We have also been using "ribbon diagram" as a kind of shorthand for the structural changes needed to implement the visualisation, changes that can also be used to produce other types of functions such as a reader that displays the original text prior to scrubbing. I call the central component of these changes "document location mapping", although "indexing" might be an appropriate term. Essentially, document location mapping means that a sequence of tokens in a scrubbed text can be mapped to a span in the original text, along with any associated milestones. Hence the original page or line numbers, along with the original text, can be displayed by Lexos for any scrubbed document. This ability is essential for generating the ribbon diagram, but, once in place, it could be available for any Lexos tool. For instance, Document Location Mapping would thus allow us to display original page and line numbers in dendrograms and rolling windows. Currently, we can only do this if we cut by milestone. We'll want to expand this functionality to transform xml tags into milestones so that, for instance, a TEI text with chapter divisions can be used.
Ideally, we'd have some sort of index that keeps track of the token ranges for the divisions in the current session. The main challenge is that, once a document is scrubbed and/or tokenised, its feature vector is not the same as the original. Sometimes the token count can be significantly reduced (or occasionally increased). So mapping token ranges onto document strings becomes a sequence alignment problem. The discussion below provides some ideas about how we might implement this.
Before going on, it is worth stating that the proposed solutions address many other issues in the Lexos workflow and are useful for other types of functionality.
As a first step, we would move the workspace storage format from pickle to JSON. This will provide better processing speeds and greater interoperability with other tools. In order to address document location mapping issues, the JSON serialisation would provide keys for the start and end positions in documents.

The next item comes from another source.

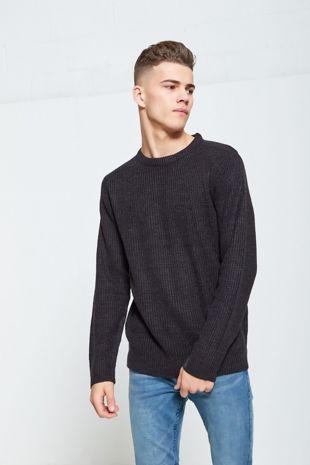 Charcoal Fine Knit Jumper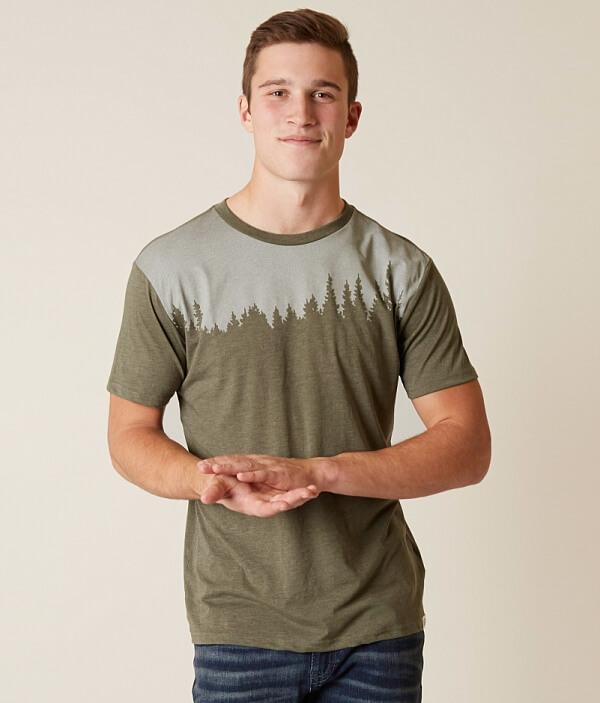 Juniper Shirt tentree T T Shirt Shirt Juniper T tentree tentree Juniper C16wqU6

Here is an example of the relevant portion of a workspace file:
{
"document": [{
"id": 0,
"label": "Doctor Faustus",
"startPos": 0,
"endPos": 400,
"segments": [{
"id": 1,
"startPos": 0,
"endPos": 200
}, {
"id": 2,
"startPos": 201,
"endPos": 400
}],
"milestones": [{
"id": 1,
"startPos": 0,
"endPos": 200
}, {
"id": 2,
"startPos": 201,
"endPos": 400
}],
"milestoneLabel": "page"
}]
}This is a single document cut into two 200-token segments. Note that we record the positions of the starting and ending tokens for each segment. In this version, we have cut the document at each page, so we record the start and end positions for each page in the document. For the output, we record a milestoneLabel, which might be "line", "chapter", or some other term defined by the user. Whenever the user scrubs or cuts their documents, this JSON structure is updated with new starting and ending positions. The information in this structure is then used in tandem with a pandas dataframe containing the token sequence.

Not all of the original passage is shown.